Synchronously improved thermal conductivity and dielectric constant for epoxy composites by introducing functionalized silicon carbide nanoparticles and boron nitride microspheres

Abstract

Polymer-based dielectrics with high thermal conductivity and superb dielectric properties hold great promising for advanced electronic packaging and thermal management application. However, integrating these properties into a single material remains challenging due to their mutually exclusive physical connotations. Here, an ideal dielectric thermally conductive epoxy composite is successfully prepared by incorporating multiscale hybrid fillers of boron nitride microsphere (BNMS) and silicon dioxide coated silicon carbide nanoparticles (SiC@SiO2). In the resultant composites, the microscale BNMS serve as the principal building blocks to establish the thermally conductive network, while the nanoscale SiC@SiO2 as bridges to optimize the heat transfer and suppress the interfacial phonon scattering.
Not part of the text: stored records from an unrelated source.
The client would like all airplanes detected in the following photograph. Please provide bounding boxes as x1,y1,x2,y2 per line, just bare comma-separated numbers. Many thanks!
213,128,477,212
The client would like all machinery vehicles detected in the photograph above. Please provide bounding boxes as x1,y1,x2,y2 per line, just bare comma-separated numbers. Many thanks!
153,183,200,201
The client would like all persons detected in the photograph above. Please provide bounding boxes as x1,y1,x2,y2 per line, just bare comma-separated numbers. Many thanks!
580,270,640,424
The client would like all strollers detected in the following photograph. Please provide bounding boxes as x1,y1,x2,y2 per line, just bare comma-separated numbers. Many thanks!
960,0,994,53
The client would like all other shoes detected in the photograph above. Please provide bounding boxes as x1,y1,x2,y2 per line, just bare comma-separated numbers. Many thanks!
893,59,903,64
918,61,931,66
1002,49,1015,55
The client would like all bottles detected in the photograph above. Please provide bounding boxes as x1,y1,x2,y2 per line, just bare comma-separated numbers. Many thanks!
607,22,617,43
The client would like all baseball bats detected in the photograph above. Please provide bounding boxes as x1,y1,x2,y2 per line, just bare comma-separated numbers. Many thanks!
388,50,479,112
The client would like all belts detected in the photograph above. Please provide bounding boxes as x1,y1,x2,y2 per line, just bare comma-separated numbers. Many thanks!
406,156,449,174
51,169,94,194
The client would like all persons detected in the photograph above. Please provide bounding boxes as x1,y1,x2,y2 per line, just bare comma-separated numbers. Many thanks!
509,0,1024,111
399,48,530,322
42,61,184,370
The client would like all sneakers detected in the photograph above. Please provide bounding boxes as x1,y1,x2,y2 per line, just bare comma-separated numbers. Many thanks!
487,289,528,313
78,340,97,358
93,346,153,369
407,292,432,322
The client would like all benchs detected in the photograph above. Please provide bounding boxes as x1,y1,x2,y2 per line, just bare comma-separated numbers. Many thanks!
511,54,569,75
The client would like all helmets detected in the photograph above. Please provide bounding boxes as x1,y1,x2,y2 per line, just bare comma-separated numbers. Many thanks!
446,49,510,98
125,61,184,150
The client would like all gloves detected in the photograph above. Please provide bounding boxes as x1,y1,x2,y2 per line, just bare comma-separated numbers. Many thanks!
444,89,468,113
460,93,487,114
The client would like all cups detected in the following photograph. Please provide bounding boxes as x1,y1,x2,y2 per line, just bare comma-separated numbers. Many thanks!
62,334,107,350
In addition, the special core–shell nanoarchitecture of SiC@SiO2 can significantly impede the leakage current and generate a great deal of minicapacitors in the composites. Consequently, favorable thermal conductivity (0.76 W/mK) and dielectric constant (∼8.19) are simultaneously achieved in the BNMS/SiC@SiO2/Epoxy composites without compromising the dielectric loss (∼0.022). The strategy described in this study provides important insights into the design of high-performance dielectric composites by capitalizing on the merits of different particles.